Given exercise
Reproduce all of the material below line for line, leaving out the pictures.

Stored data entries
::::::
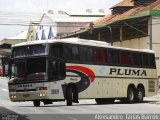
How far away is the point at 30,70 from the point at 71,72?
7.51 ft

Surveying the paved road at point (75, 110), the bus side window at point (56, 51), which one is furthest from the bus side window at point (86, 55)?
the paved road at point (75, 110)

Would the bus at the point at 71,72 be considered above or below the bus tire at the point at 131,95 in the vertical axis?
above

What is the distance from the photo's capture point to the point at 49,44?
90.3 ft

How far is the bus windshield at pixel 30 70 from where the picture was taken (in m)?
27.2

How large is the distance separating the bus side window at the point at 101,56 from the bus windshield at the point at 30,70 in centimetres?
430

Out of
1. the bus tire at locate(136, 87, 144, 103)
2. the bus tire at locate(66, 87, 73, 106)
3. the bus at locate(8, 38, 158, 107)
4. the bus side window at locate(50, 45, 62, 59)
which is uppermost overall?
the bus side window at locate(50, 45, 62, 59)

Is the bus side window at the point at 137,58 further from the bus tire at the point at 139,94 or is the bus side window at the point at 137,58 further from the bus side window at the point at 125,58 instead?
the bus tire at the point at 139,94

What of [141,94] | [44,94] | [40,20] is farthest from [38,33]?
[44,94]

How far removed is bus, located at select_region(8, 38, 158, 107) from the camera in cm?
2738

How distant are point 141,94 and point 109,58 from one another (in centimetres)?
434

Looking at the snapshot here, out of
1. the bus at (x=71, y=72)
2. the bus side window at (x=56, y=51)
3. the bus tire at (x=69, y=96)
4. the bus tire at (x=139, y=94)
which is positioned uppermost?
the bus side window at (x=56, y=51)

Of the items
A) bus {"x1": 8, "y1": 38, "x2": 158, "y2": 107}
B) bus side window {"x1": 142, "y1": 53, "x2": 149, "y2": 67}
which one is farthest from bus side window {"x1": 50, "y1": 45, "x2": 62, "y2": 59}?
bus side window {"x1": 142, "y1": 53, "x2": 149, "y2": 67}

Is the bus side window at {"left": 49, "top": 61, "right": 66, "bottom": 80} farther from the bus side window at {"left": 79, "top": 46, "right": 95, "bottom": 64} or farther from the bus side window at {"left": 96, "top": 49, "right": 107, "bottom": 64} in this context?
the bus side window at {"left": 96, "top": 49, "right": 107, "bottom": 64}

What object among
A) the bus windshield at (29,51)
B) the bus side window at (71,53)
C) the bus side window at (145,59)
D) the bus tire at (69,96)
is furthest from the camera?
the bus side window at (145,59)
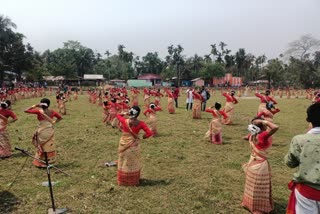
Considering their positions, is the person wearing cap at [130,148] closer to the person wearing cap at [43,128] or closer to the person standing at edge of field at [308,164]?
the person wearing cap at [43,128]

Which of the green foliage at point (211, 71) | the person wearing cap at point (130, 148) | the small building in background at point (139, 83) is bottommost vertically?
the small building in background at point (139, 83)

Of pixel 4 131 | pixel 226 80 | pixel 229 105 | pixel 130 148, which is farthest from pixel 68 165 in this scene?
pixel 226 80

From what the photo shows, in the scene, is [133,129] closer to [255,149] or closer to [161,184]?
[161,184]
::::::
Solution to this problem
How far away is the point at 30,70 from the point at 71,72?
7.51 ft

Surveying the paved road at point (75, 110), the bus side window at point (56, 51), which one is furthest from the bus side window at point (86, 55)?
the paved road at point (75, 110)

Would the bus at the point at 71,72 be considered above or below the bus tire at the point at 131,95 in the vertical axis?
above

What is the distance from the photo's capture point to the point at 49,44?
90.3 ft

How far is the bus windshield at pixel 30 70 from where the picture was taken (in m)?
27.2

How large is the distance separating the bus side window at the point at 101,56 from the bus windshield at the point at 30,70 in centimetres?
430

Out of
1. the bus tire at locate(136, 87, 144, 103)
2. the bus tire at locate(66, 87, 73, 106)
3. the bus at locate(8, 38, 158, 107)
4. the bus side window at locate(50, 45, 62, 59)
which is uppermost overall?
the bus side window at locate(50, 45, 62, 59)

Is the bus side window at the point at 137,58 further from the bus tire at the point at 139,94 or is the bus side window at the point at 137,58 further from the bus side window at the point at 125,58 instead?
the bus tire at the point at 139,94

What of [141,94] | [44,94] | [40,20] is farthest from [38,33]?
[44,94]

How far removed is bus, located at select_region(8, 38, 158, 107) from the camera in cm?
2738

How distant are point 141,94 and point 109,58 from one another (in centimetres)?
434

Looking at the snapshot here, out of
1. the bus at (x=71, y=72)
2. the bus side window at (x=56, y=51)
3. the bus tire at (x=69, y=96)
4. the bus tire at (x=139, y=94)
which is positioned uppermost?
the bus side window at (x=56, y=51)

Of the items
A) bus {"x1": 8, "y1": 38, "x2": 158, "y2": 107}
B) bus side window {"x1": 142, "y1": 53, "x2": 149, "y2": 67}
which one is farthest from bus side window {"x1": 50, "y1": 45, "x2": 62, "y2": 59}?
bus side window {"x1": 142, "y1": 53, "x2": 149, "y2": 67}

Is the bus side window at {"left": 49, "top": 61, "right": 66, "bottom": 80} farther from the bus side window at {"left": 79, "top": 46, "right": 95, "bottom": 64} or farther from the bus side window at {"left": 96, "top": 49, "right": 107, "bottom": 64} in this context?
the bus side window at {"left": 96, "top": 49, "right": 107, "bottom": 64}

What object among
A) the bus windshield at (29,51)
B) the bus side window at (71,53)
C) the bus side window at (145,59)
D) the bus tire at (69,96)
is furthest from the camera?
the bus side window at (145,59)
Considering their positions, is the person wearing cap at [130,148] closer to the person wearing cap at [43,128] or closer to the person standing at edge of field at [308,164]?
the person wearing cap at [43,128]

Which of the green foliage at point (211, 71) | the person wearing cap at point (130, 148) | the small building in background at point (139, 83) is bottommost vertically?
the small building in background at point (139, 83)

Of pixel 4 131 | pixel 226 80 | pixel 229 105 | pixel 130 148, which is farthest from pixel 68 165 in this scene?
pixel 226 80

From what the photo shows, in the scene, is [133,129] closer to [255,149] or closer to [161,184]?
[161,184]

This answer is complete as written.